__Consigne écrite A__
Recopiez sans la moindre modification chacune des lignes de la liste portant sur des coordonnées de points et des distances.

__Texte fourni__
++++++++

« Les humains ne sont pas des pions »

Le contrôle de la démographie par l’État est une idée qui passe mal chez les Verts, mais aussi chez certains scientifiques, comme Hervé Le Bras.

Patrick Piro  • 11 juin 2009 abonné·es

Yves Cochet évoque la « surprise » de certains écologistes à sa proposition de limiter la natalité. De fait, le parti a été cueilli à froid, et, selon Martine Billard, « les réactions ont été très vives » , avec des clivages ne recoupant pas nécessairement les courants. « Il n’est pas choquant de parler de démographie, mais ­l’angle d’attaque me paraît absurde, critique la députée Verte. L’objectif écologique est de réduire la consommation mondiale, pas la population, dont la limitation n’est pas un but en soi. Et s’il y a un problème démographique à régler, c’est au Sud et pas au Nord, où la limitation des naissances n’agirait pas par phénomène de vase communicant. Ainsi, le déclin de la population russe n’a guère d’impact sur l’ensemble du problème. Les humains ne sont pas des pions que l’on déplace à sa guise. On connaît bien le levier pour agir sur la natalité : c’est l’éducation des femmes. Plus elles seront formées, au Sud, et moins elles auront d’enfants. »

++++++++

__Données fournies__
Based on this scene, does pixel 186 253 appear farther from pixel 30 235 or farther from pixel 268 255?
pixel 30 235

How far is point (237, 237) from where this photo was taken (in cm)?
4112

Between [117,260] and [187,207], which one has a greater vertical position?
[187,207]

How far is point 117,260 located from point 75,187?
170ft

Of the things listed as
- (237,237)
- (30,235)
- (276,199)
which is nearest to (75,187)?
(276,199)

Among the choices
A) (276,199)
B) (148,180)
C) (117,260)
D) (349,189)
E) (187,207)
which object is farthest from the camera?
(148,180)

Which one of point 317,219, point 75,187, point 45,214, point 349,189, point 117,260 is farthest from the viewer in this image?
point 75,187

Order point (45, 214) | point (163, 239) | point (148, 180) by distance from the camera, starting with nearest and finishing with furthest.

++++++++

__Consigne écrite B__
Prolongez l'article sur la limitation des naissances, présenté plus haut, en reprenant après sa dernière phrase.

__Réponse proposée A__
Based on this scene, does pixel 186 253 appear farther from pixel 30 235 or farther from pixel 268 255?
pixel 30 235

How far is point (237, 237) from where this photo was taken (in cm)?
4112

Between [117,260] and [187,207], which one has a greater vertical position?
[187,207]

How far is point 117,260 located from point 75,187?
170ft

Of the things listed as
- (237,237)
- (30,235)
- (276,199)
which is nearest to (75,187)?
(276,199)

Among the choices
A) (276,199)
B) (148,180)
C) (117,260)
D) (349,189)
E) (187,207)
which object is farthest from the camera?
(148,180)

Which one of point 317,219, point 75,187, point 45,214, point 349,189, point 117,260 is farthest from the viewer in this image?
point 75,187

Order point (45, 214) | point (163, 239) | point (148, 180) by distance from the camera, starting with nearest and finishing with furthest.

__Réponse proposée B__
Les femmes, justement : « On les vise en stigmatisant le ”3e ventre”. Seraient-elles les responsables ? » Arlette Zilberg regrette pour sa part qu’Yves Cochet se soit isolé en lançant cette petite bombe sans avoir travaillé en amont « avec les partenaires concernés » , et notamment la commission féminisme des Verts, dont elle est responsable.

Hervé Le Bras, spécialiste des liens entre démographie et politique à l’Institut national des études démographiques (Ined), est très hostile à l’intervention de l’État dans le domaine de la natalité : « C’est du ressort de la liberté des couples. Bien qu’en opposition, Yves Cochet joue sur un registre identique aux politiques publiques menées depuis plus d’un siècle : l’obsession du 3e enfant. Par ailleurs, je n’adhère pas à sa vision catastrophiste : la plupart des problèmes que nous avons à résoudre ne sont pas du ressort de la physique mais de mesures sociales et politiques. »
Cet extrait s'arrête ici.